Records to use START
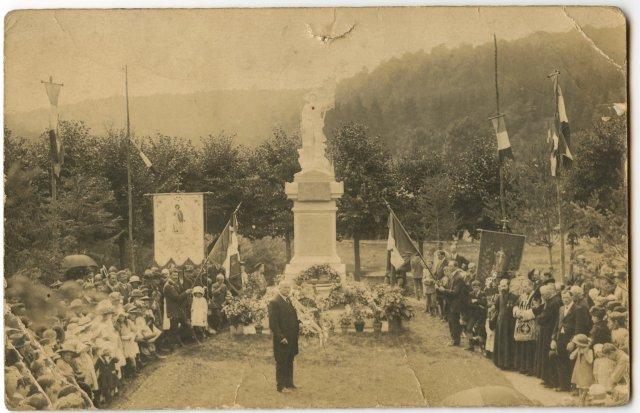 ceremonie-au-monument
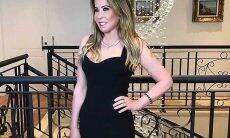 Zilu Camargo em vestido justinho chama a atenção da web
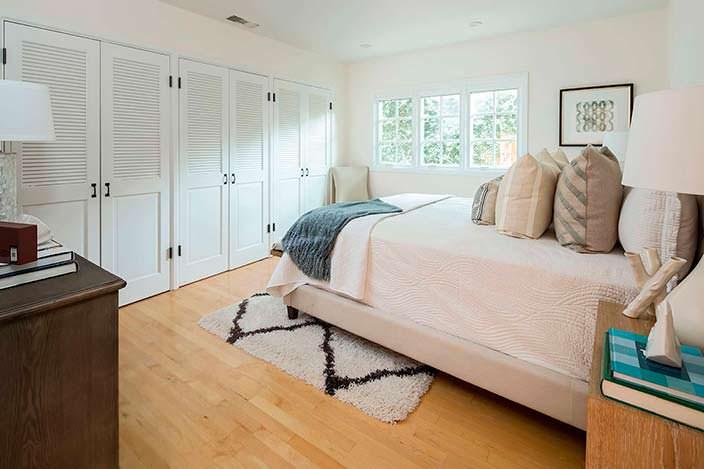Дизайн спальни в доме писателя Рэймонда Чандлера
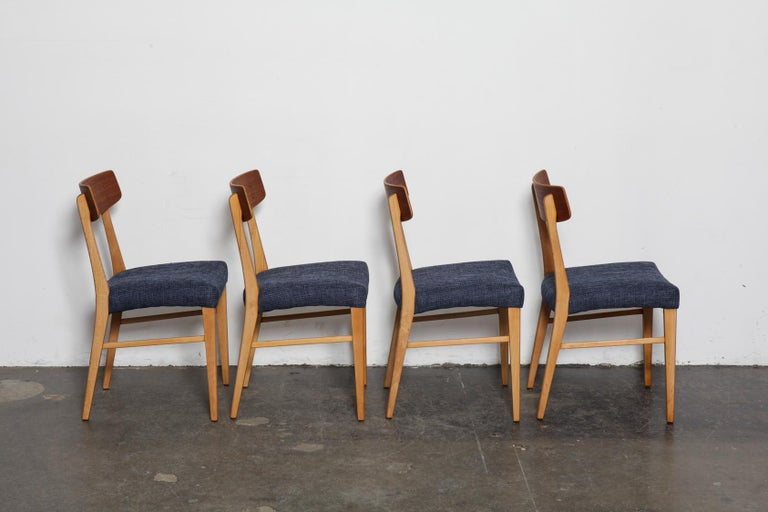 Mid-Century Modern Set of 4 Teak and Beech 1950s Danish Modern Dining Chairs with Navy Seats For Sale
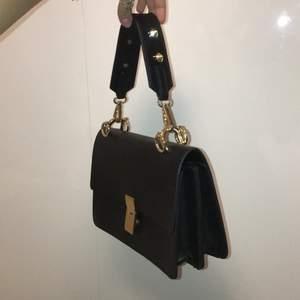 En super snygg väska från Gina Tricot. Max använt två gånger.💗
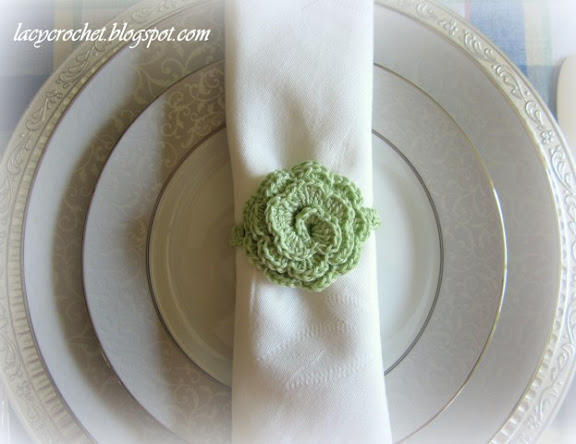 crochet flower napkin ring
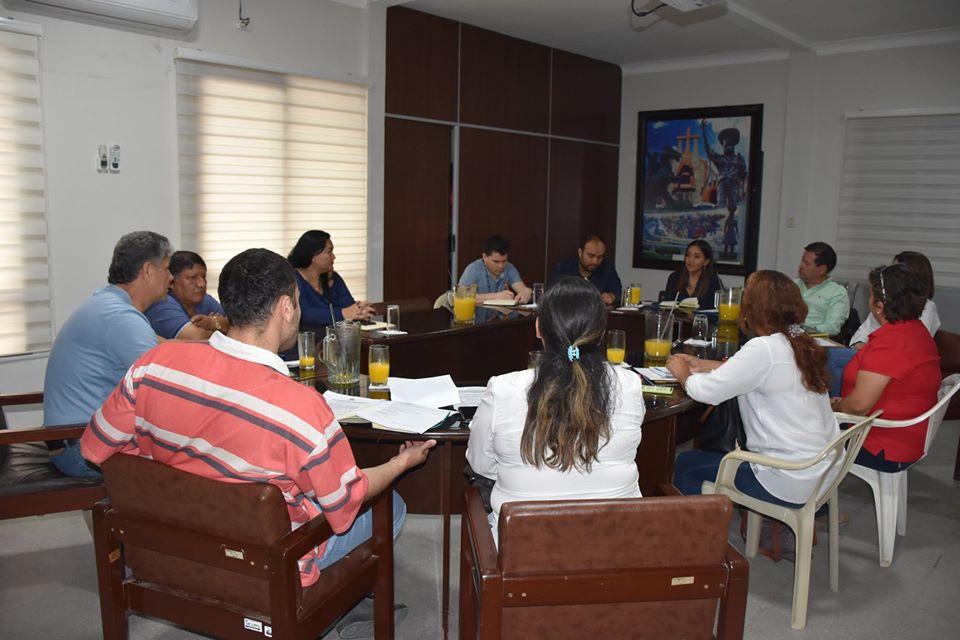 Autoridades se reúnen para ver el equipamiento y el funcionamiento de los hospitales de segundo y tercer nivel en Montero.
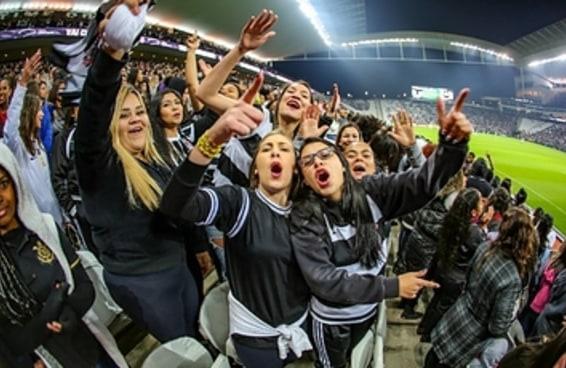 15 mil torcedoras foram ver o Corinthians jogar e toda mulher que gosta de futebol sabe que isso é incrível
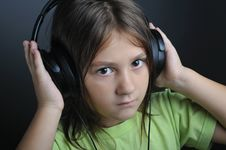 Free Music Portrait Royalty Free Stock Image - 6670826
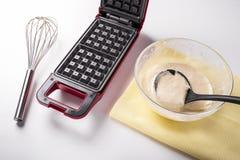 Утюг вафли на кухне, печет домодельные вафли стоковое изображение rf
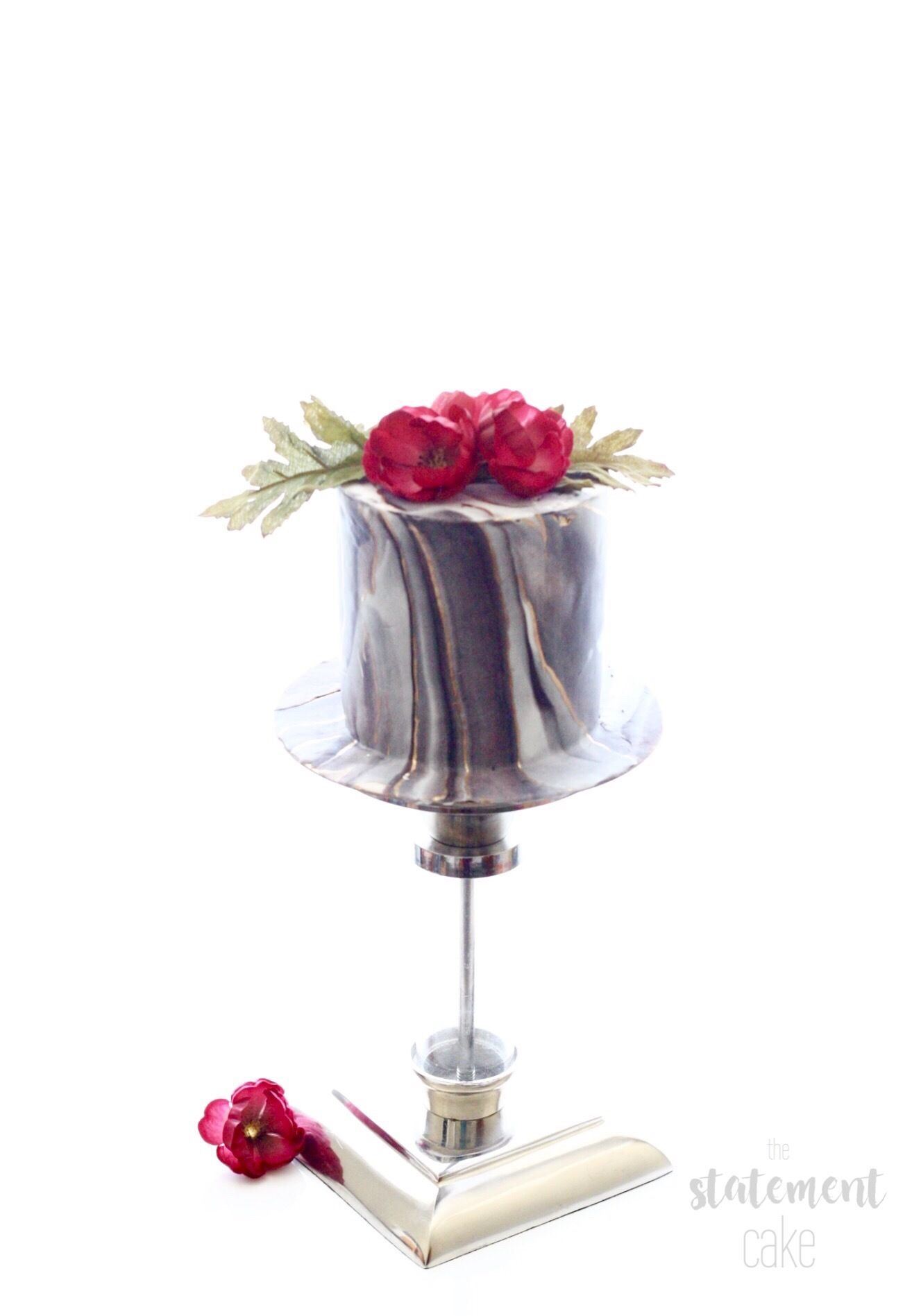 Gray marbled mini wedding cake by sadra safraz on satinice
Records to use END
→ **Task item**:
Reproduce the lines of the data that run from the one containing "crochet flower napkin ring" to the final line, both included, exactly as they appear and without the pictures.

→ **Written response**:
 crochet flower napkin ring
 Autoridades se reúnen para ver el equipamiento y el funcionamiento de los hospitales de segundo y tercer nivel en Montero.
 15 mil torcedoras foram ver o Corinthians jogar e toda mulher que gosta de futebol sabe que isso é incrível
 Free Music Portrait Royalty Free Stock Image - 6670826
 Утюг вафли на кухне, печет домодельные вафли стоковое изображение rf
 Gray marbled mini wedding cake by sadra safraz on satinice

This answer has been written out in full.